* What this task involves
Every line below between the one holding "OEM Service Men's" and the one holding "Molex Wire to", inclusive, should be copied exactly, and no other line.

* Supplied records
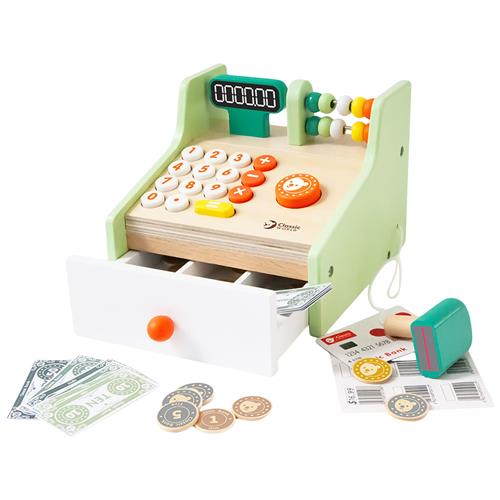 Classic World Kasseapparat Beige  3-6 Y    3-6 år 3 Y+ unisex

--

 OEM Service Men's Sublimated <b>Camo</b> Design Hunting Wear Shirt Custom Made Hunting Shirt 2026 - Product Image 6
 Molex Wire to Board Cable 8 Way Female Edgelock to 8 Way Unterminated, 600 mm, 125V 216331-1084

* Output
 OEM Service Men's Sublimated <b>Camo</b> Design Hunting Wear Shirt Custom Made Hunting Shirt 2026 - Product Image 6
 Molex Wire to Board Cable 8 Way Female Edgelock to 8 Way Unterminated, 600 mm, 125V 216331-1084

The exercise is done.